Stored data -
--*--
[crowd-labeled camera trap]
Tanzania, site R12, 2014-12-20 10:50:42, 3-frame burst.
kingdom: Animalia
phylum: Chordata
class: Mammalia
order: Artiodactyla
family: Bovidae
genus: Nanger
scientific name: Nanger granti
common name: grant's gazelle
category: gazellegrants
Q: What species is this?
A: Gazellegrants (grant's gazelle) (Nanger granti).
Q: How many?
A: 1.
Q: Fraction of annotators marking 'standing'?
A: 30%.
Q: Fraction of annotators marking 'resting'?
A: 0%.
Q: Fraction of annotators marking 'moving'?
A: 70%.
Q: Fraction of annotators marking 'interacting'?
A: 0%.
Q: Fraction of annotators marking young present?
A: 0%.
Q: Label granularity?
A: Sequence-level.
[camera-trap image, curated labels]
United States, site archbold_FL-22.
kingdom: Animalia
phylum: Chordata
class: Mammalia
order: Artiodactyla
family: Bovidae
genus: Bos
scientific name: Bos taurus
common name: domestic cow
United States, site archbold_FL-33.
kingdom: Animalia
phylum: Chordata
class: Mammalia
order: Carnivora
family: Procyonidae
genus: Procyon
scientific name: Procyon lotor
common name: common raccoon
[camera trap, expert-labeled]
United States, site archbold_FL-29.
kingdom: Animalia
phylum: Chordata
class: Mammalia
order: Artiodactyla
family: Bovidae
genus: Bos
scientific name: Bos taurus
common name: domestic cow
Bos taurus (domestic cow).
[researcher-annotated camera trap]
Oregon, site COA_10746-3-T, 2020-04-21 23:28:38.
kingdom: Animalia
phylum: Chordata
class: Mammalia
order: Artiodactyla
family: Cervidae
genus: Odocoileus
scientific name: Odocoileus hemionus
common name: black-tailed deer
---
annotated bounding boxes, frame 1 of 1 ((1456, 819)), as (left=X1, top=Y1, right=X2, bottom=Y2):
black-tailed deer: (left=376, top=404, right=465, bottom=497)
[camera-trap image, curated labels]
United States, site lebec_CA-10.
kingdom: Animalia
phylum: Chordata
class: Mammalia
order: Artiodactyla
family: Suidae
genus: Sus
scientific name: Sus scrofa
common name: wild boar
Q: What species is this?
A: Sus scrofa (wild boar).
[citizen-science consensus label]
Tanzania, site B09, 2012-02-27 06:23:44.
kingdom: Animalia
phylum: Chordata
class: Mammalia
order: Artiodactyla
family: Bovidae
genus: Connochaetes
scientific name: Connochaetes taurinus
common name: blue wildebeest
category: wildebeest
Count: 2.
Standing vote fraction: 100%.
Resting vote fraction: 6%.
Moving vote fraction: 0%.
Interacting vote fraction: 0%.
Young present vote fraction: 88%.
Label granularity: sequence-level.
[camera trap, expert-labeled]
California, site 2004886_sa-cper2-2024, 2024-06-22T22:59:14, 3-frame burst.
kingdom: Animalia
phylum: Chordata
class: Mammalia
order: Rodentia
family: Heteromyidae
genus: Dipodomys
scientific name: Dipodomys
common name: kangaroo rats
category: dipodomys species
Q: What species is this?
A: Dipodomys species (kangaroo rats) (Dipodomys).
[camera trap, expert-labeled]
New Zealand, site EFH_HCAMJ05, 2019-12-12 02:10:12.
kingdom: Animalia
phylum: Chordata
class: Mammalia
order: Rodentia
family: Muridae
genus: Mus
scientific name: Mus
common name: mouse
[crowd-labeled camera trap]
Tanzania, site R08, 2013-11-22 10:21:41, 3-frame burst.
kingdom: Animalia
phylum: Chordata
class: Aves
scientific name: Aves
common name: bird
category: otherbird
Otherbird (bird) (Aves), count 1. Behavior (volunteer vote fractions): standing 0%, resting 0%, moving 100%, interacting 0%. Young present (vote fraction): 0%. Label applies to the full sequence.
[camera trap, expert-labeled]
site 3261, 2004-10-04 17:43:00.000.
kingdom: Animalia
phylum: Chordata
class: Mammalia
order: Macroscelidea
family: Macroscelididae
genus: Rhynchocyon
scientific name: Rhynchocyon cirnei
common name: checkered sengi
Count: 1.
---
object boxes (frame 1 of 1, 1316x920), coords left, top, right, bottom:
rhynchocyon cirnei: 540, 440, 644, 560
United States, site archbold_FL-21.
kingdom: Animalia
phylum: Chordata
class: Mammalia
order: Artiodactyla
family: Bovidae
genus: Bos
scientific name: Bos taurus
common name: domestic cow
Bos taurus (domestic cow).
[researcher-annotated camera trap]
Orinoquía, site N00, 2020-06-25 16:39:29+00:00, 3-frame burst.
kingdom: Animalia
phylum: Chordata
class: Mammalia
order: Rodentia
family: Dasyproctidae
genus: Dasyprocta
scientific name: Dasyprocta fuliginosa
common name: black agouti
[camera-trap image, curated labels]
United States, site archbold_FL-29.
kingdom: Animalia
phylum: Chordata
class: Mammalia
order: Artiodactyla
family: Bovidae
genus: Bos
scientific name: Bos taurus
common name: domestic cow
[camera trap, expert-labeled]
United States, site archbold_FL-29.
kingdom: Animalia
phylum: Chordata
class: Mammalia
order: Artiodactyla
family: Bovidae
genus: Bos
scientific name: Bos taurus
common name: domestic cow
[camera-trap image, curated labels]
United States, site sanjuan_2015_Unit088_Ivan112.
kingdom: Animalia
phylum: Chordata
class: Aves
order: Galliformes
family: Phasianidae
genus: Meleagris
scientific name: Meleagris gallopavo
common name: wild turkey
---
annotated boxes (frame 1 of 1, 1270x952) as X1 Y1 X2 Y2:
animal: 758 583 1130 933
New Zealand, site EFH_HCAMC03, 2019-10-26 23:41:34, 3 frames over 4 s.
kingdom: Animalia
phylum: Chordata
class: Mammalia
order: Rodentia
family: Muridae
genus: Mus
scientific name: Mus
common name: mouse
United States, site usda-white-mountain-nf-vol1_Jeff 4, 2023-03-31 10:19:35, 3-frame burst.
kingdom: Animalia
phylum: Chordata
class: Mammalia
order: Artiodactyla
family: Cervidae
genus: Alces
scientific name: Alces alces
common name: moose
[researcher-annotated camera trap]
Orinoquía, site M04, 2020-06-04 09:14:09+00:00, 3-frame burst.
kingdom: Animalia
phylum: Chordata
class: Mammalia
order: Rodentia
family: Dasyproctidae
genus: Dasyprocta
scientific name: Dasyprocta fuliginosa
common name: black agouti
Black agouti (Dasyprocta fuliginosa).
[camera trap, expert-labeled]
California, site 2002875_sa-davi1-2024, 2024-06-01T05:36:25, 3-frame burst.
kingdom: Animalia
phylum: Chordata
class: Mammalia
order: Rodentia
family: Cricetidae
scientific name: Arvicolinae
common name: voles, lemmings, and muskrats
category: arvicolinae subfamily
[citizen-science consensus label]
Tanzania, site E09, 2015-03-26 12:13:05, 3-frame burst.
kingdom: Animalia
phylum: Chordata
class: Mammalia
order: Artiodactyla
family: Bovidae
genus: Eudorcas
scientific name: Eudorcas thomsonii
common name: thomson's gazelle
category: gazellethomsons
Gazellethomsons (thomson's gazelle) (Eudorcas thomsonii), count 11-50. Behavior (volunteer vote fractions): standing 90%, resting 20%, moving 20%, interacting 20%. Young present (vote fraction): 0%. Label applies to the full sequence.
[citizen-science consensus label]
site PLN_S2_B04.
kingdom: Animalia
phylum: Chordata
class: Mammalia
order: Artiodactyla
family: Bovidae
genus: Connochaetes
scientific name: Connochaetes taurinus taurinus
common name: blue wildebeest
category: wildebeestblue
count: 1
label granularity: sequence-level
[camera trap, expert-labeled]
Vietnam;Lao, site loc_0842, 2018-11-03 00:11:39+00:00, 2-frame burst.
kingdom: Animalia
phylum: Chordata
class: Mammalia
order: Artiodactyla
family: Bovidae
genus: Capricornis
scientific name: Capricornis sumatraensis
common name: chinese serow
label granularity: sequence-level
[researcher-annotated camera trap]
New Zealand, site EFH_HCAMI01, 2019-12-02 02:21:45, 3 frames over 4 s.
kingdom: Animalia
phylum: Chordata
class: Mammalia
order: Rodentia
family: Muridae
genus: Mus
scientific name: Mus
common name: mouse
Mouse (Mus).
--*--
Task item -
Stopping at the line containing "A: Gazellegrants (grant's", please repeat exactly every line from the very start of the entries, that line included, and nothing more.

Output of the exercise -
[crowd-labeled camera trap]
Tanzania, site R12, 2014-12-20 10:50:42, 3-frame burst.
kingdom: Animalia
phylum: Chordata
class: Mammalia
order: Artiodactyla
family: Bovidae
genus: Nanger
scientific name: Nanger granti
common name: grant's gazelle
category: gazellegrants
Q: What species is this?
A: Gazellegrants (grant's gazelle) (Nanger granti).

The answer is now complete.